_To-do list_:
1) Edit the speech technology passage from "Speech self-service enjoys" to "in user perception.", putting "keypad" in place of "touchtone".
2) In the speech technology passage, what do users of speech self-service systems say they think speech recognition has achieved?
# Start of Selected passage
The Holy Grail of Speech
Speech transcription is my passion. I love all of the ways that speech technology plays in the lab and in business, such as speech self-service and mobile search. But speech transcription, for me, is the pinnacle—the Holy Grail that we have aspired to from the beginning. With transcription, anything that is said can be converted to text. Speech self-service and other dialogue systems have an easier task. Users are guided and manipulated to say certain things in certain ways by clever dialogue management designs. The result is a satisfying customer experience, but the speech recognition component is benefiting from a number of crutches, such as limited domain and vocabulary and the guiding hand of good dialogue designers.
Speech self-service enjoys special status in the speech application arena. It is already deployed broadly and successfully and embraced more enthusiastically than touchtone services. Well-designed speech self-service systems seem to understand any speaker, irrespective of dialects, accents, and head colds. Users of these systems have said that they think speech recognition has achieved human accuracy. When speech self-service systems are well-designed, unsophisticated users don’t even know they are being guided, and speech recognition enjoys a boost in user perception.
# End of Selected passage
# Start of Dataset content
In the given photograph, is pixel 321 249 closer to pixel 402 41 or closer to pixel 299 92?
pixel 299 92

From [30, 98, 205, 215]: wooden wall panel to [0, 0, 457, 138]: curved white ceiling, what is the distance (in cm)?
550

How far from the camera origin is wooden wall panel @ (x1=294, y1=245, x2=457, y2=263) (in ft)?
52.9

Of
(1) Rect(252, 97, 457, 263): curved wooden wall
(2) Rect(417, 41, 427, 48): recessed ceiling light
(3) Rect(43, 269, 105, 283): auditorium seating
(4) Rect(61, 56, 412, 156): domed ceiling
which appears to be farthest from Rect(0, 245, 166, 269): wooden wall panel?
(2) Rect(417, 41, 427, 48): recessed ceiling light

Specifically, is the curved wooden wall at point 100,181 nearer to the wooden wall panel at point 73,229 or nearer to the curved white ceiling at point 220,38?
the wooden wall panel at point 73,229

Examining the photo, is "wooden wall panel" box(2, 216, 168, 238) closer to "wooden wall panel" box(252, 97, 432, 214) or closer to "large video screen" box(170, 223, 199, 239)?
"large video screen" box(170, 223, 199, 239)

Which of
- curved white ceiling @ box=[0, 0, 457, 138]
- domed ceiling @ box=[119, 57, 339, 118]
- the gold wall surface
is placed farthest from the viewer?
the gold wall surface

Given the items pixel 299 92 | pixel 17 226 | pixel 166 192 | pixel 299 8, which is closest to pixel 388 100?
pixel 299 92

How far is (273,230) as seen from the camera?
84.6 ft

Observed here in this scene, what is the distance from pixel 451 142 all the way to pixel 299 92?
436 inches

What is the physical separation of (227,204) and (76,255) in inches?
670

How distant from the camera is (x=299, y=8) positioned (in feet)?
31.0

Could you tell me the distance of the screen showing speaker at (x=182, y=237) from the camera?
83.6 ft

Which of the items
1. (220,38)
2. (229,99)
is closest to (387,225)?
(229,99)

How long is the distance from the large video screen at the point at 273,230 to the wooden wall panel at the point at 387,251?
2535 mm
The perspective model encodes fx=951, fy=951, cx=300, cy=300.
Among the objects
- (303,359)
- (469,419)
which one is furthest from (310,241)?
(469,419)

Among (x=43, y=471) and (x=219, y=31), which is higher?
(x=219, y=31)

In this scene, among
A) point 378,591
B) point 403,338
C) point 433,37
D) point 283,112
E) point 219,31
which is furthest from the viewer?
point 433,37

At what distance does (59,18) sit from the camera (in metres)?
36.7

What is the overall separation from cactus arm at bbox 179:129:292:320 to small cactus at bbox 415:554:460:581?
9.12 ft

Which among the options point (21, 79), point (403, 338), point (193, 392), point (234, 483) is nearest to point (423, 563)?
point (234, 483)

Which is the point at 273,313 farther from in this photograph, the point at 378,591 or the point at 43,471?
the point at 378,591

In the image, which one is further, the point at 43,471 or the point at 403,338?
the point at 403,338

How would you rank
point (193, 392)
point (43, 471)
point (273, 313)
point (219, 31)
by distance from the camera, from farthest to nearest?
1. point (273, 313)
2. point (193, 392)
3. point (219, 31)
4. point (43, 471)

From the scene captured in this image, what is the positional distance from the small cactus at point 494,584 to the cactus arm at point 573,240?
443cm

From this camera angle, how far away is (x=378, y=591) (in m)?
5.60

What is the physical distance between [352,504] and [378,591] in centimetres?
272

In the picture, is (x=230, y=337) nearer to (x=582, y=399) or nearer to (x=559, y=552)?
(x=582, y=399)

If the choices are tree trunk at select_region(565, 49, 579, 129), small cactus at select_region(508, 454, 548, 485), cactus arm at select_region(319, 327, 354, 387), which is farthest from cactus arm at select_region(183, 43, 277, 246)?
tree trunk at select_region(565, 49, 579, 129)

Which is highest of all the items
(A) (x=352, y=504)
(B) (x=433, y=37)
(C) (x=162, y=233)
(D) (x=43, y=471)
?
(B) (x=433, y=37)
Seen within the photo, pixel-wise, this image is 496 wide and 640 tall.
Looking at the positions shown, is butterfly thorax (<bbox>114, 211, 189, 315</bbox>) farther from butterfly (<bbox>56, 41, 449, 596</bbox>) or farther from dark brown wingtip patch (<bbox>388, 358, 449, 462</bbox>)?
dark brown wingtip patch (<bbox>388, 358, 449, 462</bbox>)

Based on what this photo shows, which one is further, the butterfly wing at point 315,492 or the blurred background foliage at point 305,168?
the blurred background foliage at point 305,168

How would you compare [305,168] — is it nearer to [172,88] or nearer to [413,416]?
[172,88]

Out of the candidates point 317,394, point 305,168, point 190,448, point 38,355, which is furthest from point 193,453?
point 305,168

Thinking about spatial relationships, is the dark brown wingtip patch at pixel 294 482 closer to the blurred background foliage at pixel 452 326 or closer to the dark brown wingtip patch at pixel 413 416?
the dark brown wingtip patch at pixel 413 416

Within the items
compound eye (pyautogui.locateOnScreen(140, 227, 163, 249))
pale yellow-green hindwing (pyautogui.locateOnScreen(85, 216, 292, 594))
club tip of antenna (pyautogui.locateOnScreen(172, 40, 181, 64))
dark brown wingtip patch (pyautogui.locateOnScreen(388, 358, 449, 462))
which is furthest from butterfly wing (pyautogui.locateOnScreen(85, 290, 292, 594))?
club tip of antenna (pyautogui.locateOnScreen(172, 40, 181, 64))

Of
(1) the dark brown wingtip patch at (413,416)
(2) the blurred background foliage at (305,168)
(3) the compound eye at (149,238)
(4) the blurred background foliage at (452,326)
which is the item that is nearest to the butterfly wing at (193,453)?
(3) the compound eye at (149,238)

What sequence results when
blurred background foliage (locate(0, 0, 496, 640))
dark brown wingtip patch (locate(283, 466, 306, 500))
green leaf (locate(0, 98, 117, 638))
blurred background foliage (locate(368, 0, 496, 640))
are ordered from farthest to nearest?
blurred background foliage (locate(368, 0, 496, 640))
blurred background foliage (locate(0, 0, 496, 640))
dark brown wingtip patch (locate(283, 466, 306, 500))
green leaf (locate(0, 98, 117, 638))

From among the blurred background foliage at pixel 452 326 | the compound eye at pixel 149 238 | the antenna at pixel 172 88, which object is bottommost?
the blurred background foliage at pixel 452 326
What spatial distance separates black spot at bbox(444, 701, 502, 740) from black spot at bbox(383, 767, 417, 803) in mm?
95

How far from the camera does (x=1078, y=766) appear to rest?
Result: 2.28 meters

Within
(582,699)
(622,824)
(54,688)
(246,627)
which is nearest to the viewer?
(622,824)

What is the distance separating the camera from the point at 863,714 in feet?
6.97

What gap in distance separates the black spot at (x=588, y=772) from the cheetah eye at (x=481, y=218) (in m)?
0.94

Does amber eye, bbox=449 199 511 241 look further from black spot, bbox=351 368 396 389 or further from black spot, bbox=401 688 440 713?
# End of Dataset content
_Full answers_:
1)
Speech self-service enjoys special status in the speech application arena. It is already deployed broadly and successfully and embraced more enthusiastically than keypad services. Well-designed speech self-service systems seem to understand any speaker, irrespective of dialects, accents, and head colds. Users of these systems have said that they think speech recognition has achieved human accuracy. When speech self-service systems are well-designed, unsophisticated users don’t even know they are being guided, and speech recognition enjoys a boost in user perception.

2) Human accuracy.